Les terres rares sont devenues des matières premières majeures pour les nouvelles technologies. Qu’il s’agisse des aimants, des composants pour les batteries ou pour les équipements médicaux, elles sont désormais essentielles à nos économies. Cependant, il faut tenir compte d’un problème politique actuel : la Chine contrôle la large majorité de leur production. Avec les tensions entre l’Occident et Pékin liées au durcissement du régime chinois, il est de plus en plus périlleux de laisser de tels éléments stratégiques entre les mains d’un adversaire géopolitique. La diversification de leur production doit devenir une priorité.
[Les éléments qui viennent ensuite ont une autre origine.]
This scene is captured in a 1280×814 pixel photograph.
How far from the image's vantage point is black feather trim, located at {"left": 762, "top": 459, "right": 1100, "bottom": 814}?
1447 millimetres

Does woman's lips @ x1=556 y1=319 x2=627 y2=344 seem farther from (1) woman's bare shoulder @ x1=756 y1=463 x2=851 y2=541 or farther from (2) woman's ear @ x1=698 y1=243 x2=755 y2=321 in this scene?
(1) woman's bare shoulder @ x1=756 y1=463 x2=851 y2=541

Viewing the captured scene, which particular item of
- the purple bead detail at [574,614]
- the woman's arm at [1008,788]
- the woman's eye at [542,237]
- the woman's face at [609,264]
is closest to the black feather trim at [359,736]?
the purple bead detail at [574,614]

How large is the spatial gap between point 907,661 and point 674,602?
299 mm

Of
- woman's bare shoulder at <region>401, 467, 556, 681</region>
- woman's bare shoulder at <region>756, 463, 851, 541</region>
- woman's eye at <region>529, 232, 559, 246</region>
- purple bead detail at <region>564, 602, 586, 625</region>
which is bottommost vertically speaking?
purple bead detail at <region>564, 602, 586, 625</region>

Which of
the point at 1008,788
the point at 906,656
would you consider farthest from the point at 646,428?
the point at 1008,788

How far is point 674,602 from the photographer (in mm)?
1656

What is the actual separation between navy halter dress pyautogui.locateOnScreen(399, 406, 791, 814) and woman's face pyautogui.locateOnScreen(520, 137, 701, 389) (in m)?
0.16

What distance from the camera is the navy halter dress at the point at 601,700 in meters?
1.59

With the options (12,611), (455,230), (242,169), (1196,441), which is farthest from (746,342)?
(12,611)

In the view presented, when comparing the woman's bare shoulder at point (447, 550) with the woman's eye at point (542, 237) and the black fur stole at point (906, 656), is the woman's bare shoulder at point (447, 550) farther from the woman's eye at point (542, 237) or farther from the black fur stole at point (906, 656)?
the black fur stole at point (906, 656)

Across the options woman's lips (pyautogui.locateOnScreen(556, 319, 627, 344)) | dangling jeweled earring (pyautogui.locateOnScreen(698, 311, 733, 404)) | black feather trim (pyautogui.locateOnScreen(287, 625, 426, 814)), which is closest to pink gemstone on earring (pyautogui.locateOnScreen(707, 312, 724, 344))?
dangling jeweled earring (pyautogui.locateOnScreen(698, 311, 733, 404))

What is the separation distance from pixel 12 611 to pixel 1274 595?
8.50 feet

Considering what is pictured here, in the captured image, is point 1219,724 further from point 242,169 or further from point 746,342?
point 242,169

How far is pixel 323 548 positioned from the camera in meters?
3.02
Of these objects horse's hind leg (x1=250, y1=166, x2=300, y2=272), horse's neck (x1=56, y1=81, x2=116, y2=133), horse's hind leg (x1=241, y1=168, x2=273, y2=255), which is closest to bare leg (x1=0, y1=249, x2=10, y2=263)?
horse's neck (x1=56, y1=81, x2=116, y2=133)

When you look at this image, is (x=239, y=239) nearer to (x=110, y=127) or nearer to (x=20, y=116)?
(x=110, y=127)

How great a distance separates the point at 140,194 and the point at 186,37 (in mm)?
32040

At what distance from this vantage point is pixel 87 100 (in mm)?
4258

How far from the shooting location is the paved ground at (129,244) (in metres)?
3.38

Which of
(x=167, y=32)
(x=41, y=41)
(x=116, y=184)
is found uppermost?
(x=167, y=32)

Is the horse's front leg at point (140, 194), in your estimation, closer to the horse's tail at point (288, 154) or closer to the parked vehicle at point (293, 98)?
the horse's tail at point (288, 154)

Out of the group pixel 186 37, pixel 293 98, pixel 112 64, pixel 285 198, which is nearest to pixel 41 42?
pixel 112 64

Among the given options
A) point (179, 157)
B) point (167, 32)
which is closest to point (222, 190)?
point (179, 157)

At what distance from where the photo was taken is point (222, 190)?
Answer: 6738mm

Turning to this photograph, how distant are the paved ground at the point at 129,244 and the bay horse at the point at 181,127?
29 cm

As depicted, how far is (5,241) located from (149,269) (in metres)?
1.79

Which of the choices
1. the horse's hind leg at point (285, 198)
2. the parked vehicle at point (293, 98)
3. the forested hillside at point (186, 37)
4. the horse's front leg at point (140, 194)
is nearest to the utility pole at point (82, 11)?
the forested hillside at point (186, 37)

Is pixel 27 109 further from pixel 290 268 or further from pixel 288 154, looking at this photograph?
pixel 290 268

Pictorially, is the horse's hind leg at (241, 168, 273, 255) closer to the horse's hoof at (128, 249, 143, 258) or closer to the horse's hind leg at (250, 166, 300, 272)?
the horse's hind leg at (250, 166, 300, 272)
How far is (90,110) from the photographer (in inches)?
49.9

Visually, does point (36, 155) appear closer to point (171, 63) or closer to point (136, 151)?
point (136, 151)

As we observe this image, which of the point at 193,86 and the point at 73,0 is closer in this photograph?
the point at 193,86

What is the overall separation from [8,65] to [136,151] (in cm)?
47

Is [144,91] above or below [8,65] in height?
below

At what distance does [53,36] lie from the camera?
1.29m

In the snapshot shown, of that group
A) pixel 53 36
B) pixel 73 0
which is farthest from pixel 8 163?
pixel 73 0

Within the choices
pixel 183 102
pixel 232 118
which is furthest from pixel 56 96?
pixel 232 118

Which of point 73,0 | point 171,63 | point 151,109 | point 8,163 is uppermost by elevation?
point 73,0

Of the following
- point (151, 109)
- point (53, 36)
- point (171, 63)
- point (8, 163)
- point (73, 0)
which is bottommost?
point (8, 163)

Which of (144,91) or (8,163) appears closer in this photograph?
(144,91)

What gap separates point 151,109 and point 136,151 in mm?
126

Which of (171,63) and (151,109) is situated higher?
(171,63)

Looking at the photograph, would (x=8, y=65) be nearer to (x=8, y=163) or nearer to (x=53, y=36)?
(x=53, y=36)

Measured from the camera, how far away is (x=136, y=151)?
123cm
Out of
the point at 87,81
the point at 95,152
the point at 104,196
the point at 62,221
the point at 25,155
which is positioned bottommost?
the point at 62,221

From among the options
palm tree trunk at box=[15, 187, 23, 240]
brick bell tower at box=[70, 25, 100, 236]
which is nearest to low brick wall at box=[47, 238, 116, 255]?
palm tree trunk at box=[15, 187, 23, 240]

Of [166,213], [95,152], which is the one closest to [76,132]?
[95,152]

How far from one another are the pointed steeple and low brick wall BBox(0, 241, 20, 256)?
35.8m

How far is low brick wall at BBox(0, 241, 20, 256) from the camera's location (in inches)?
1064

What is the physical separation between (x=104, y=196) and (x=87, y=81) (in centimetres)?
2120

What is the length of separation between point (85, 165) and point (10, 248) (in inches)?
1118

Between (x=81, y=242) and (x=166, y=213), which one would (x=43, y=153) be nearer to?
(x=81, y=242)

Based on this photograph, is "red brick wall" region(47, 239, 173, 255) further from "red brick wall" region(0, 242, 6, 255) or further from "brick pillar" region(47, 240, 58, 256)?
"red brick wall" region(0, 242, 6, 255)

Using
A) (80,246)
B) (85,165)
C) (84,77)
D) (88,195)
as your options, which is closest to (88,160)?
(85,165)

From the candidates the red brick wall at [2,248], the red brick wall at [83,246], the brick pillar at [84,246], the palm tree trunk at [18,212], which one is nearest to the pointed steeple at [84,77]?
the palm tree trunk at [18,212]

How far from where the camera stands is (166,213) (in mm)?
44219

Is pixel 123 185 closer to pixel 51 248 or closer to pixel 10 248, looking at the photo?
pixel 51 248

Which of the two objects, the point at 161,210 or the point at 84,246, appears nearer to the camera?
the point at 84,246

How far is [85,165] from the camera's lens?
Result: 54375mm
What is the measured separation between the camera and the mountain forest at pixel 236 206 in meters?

D’autant que la France a le potentiel pour être un acteur majeur dans ce domaine grâce à son espace maritime.

Des matières essentielles entre les mains de la Chine

Comme le précise une étude de l’IFRI, le marché des terres rares est une niche économique évaluée à 9 milliards de dollars. Le volume de matières premières produites et vendues est faible (150 000 tonnes par an à comparer avec 2,29 milliards de tonnes de fer). Mais il alimente des industries représentant un total de 7000 milliards de dollars. Une faible quantité de ces matières a la capacité de produire des composants nécessaires pour la fabrication et le fonctionnement de technologies de pointe.

Les réserves connues de terres rares sont concentrées dans quelques pays. Selon les données de l’U.S. Geological Survey en 2020, la Chine en possède 44 millions de tonnes, le Vietnam et le Brésil 22 millions chacun, la Russie 12 millions, l’Australie 3,3 millions, les Etats-Unis 1,4 millions et le Groenland 1,5 millions. Toutefois, la plupart de ces pays n’exploitent pas leurs ressources. En 2019, la Chine, avec 132 000 tonnes produites, représentait 62% du marché, les Etats-Unis, avec 26 000 tonnes, étaient les seconds, à 12%. Suivaient la Birmanie (dont les réserves ne sont pas connues) et l’Australie avec respectivement 22 000 et 21 000 tonnes, soit 10,3% et 9,9% de la production. Des pays possédant de grandes réserves comme le Brésil, le Vietnam ou la Russie n’ont pas investi dans ce secteur permettant de peser dans le marché mondial.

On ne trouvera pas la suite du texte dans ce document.